If you're just crawling out from the rock under which you hid when, say, Scott Skiles got fired or Ben Wallace got traded or another loss followed another off-the-court transgression, here's all you need to know about the Bulls' 42nd season:
On a night Joakim Noah was scheduled to lead a pregame speech thanking fans for their support, he got benched in favor of Kirk Hinrich—and removed from the starting lineup—because he arrived 65 minutes before tipoff.
A season that began with NBA Finals aspirations ended Wednesday night at the United Center with a meaningless 107-97 victory over the playoff-bound Raptors, who played mostly reserves.
On Thursday, the carnage will claim a second coach, interim Jim Boylan.
Exactly reversing last season's record, the Bulls avoided posting their first 50-loss season since 2003-04. But to put matters in perspective, even Johnny "Red" Kerr's expansion Bulls won 33 games in 1966-67.
Asked, beyond the 33-49 record, what disappointed him most about this season, Boylan didn't hesitate.
"Our lack of maturity as a team," he said. "I thought we were at a different place. But at times this year we let things bother us that I thought we were past. I thought we had a formula for how to be successful and everybody understood it. But as you reflect back on the season, that wasn't the case."
Noah's tardiness is just the latest example of an individual agenda trumping a team need, even if his reason to be in New York on the Bulls' off day Monday was because of the death of a close friend.
The Bulls gave Noah permission to fly home but told him to return in time for Wednesday's 4:30 p.m. shootaround at the United Center. Instead, Noah strolled in at 6:25 p.m., 25 minutes later than even the normal reporting time if the shootaround was in the morning.
Noah started the second quarter, by which point Aaron Gray already had tallied a double-double en route to 19 points and 22 rebounds. Tyrus Thomas led the Bulls with 26 points.
Not that statistics matter in a season in which two coaches will be fired. General manager John Paxson has refused comment on Boylan's status until after a planned Thursday meeting.
But all signs point to Boylan's dismissal after a 24-32 stint that featured everything from injuries, a franchise-changing trade and enough off-the-court silliness to make one's head spin.

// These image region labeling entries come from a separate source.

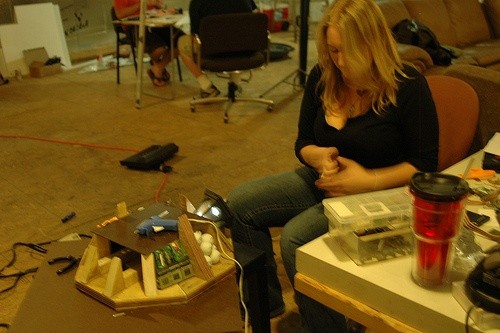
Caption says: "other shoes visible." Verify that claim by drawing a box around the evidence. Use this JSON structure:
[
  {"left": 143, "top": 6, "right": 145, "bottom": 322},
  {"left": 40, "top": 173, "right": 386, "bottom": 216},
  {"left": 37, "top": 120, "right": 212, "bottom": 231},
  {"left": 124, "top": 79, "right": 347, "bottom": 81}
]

"I would love to get a chance to coach this team because I feel there's work still to be done," Boylan said. "I was brought in here in the middle of the season. It was a tough situation. A lot of things happened. That's part of being in the NBA, with injuries and trades.
"If you look at our statistics over the time I took over to this point right here, they're much improved over where they were over the first eight weeks of the season."

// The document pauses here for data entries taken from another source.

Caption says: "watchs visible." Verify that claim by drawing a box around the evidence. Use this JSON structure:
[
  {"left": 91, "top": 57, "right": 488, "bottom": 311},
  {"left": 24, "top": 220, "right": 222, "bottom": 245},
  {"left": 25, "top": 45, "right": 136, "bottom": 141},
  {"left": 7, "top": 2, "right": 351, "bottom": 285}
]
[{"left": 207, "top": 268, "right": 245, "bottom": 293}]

That won't stop Paxson from conducting interviews from a lengthy list that includes some of the usual suspects such as Rick Carlisle and some hot assistants such as Tom Thibodeau. Or Boylan from taking the high road.

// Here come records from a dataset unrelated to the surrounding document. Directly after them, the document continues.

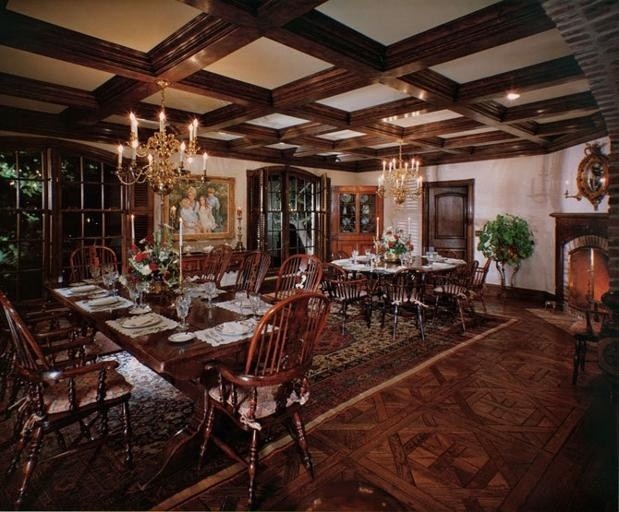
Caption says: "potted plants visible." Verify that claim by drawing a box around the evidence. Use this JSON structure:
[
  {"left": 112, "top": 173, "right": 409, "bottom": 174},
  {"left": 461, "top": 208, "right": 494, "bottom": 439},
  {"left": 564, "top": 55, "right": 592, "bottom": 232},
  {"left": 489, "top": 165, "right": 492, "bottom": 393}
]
[{"left": 475, "top": 212, "right": 536, "bottom": 267}]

"Some of the young guys have gotten better," he said. "Joakim, it's disappointing he's late, but he has improved. Thabo [Sefolosha] has gotten better. Aaron has potential down the road.
"Other than that, no one has had a better year than last year, certainly statistically."
Players have been shell-shocked for weeks.
"It was tough, especially with all the expectations we had," said guard Chris Duhon, who will be elsewhere next season. "There were a lot of things that escalated and kept spiraling downward. We couldn't get control and regroup like we had done."